Exercise directions:
Repeat word for word the part of the passage on copyright and culture between "Consider, for example, how" and "foreign record companies.", inclusive.

Passage shown:
___

The universal nature of music, art and literature explains their enduring appeal and allows their creators the opportunity to reach a global audience.
The ability of copyright owners to be paid for exploitation of their works beyond their own national boundaries has been important since at least the late 18th and early 19th centuries. Beethoven, Haydn, Mozart and other composers entered into simultaneous publication agreements in order to prevent unauthorized printing of their works in other countries.
Including intellectual property within trade agreements is a relatively recent strategy -- originally developed by the U.S. in the early 1980s. In such agreements, intellectual property issues are subsumed within a larger trade agenda. For large, intellectual property-exporting countries such as the U.S., obtaining ever-stronger rights is seen as a way to obtain ever-stronger control over foreign markets. But what are the benefits for countries that are net importers of intellectual property? Few if any. On the contrary, they experience a net loss.
When the United States was itself a developing country, it rejected the pleas of Britain and other developed countries to protect foreign authors. From 1790 to 1891, the U.S. deliberately denied protection to foreign published works, and this policy greatly benefited American economic development.
Not surprisingly, developed countries argue for strong, uniform intellectual-property laws worldwide. A rising tide lifts all boats, they say.
That metaphor promises equality for all, and if the yachts are lifted up a bit more than dinghies, the dinghies might not complain so long as they are lifted up, too. The implied promise is that developing countries will end up with the same access to pharmaceutical drugs, the same creative works and so on as developed countries have. Yet countries that lack an educated citizenry, adequate domestic research-and-development companies, meaningful participation in financial markets and effective means to bring domestic innovations to market will not realize the benefits.
Consider, for example, how a small domestic record industry in a developing country can be easily eliminated if the floodgates are opened to foreign record companies.
The rising-tide metaphor can also be thought of in conventional economic terms. In the 18th century, Adam Smith claimed that an increase in the size of markets leads to increases in the diversity of offerings. Trade among countries increases this diversity by introducing people in one country to the goods, services and cultures of others.
In the 19th century, however, Alexis de Tocqueville took a different view. After studying life in the U.S., he concluded that “market growth serves as a magnet, pulling creators towards mass production and away from serving niches.” And he said this results in “a culture of the least common denominator.”
De Tocqueville’s view seems to have prevailed. There is considerable evidence that our best-selling creations are dumbed down. (In 2010, the top-grossing film in the U.S. was “Toy Story 3.”)
At the same time, large markets such as New York City do provide diverse, niche offerings. And the growth of Internet platforms such as YouTube and blogs has provided fantastic offerings for specialized tastes. The economist Tyler Cowen had it right when he said, “Markets bring more homogeneity and more diversity. This dual trend characterizes consumer taste as well as cultural products generally.”
Yet dominance of U.S. cultural works leads to a dominance of U.S. culture, and it is easy to see why. No country can foster the creativity of its own citizens if the financing, production and distribution of works is controlled by large, wealthy foreign corporations.

___

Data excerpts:
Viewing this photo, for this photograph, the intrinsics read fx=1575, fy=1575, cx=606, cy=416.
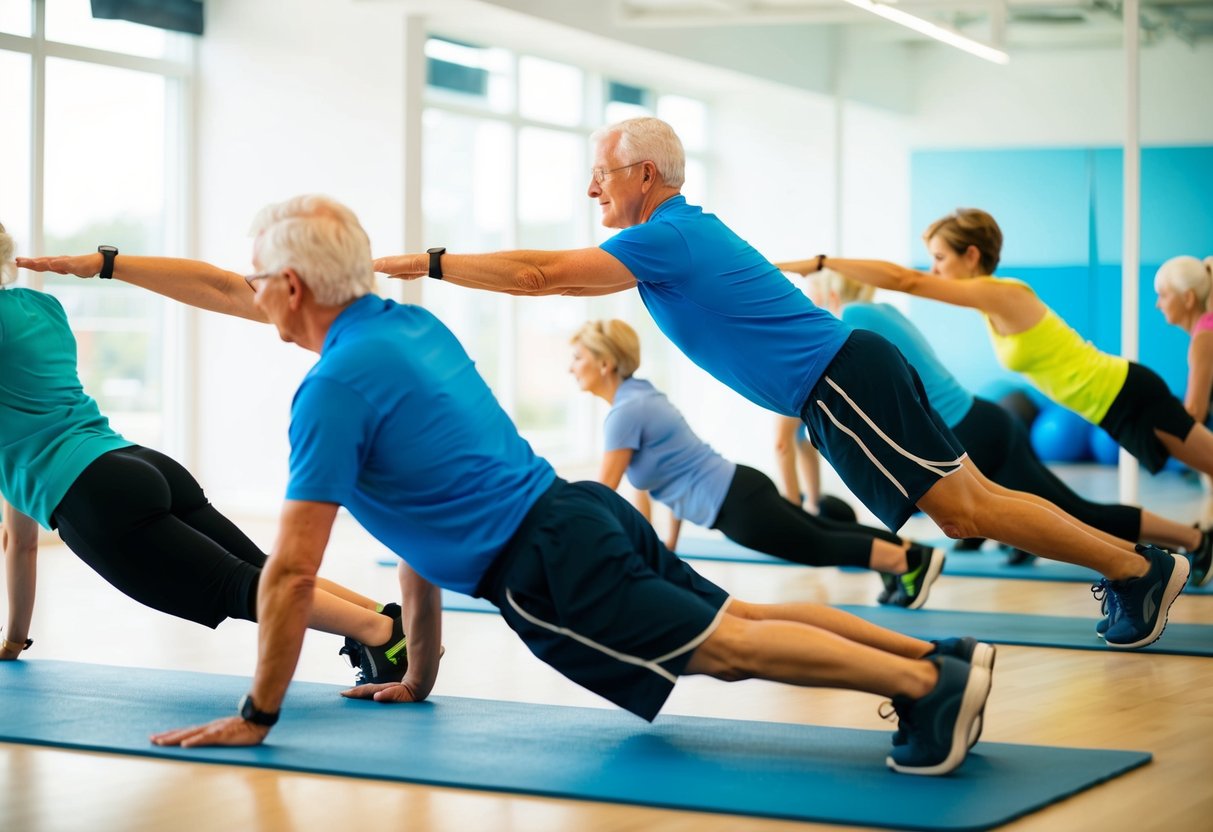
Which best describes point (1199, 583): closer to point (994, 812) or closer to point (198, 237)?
point (994, 812)

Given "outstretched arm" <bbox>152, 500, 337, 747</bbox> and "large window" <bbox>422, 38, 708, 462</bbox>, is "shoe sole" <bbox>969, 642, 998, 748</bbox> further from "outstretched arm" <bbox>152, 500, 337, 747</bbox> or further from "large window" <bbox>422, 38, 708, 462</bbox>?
"large window" <bbox>422, 38, 708, 462</bbox>

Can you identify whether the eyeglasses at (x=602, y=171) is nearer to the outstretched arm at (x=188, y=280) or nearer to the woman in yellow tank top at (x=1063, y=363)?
the outstretched arm at (x=188, y=280)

___

Completed task:
Consider, for example, how a small domestic record industry in a developing country can be easily eliminated if the floodgates are opened to foreign record companies.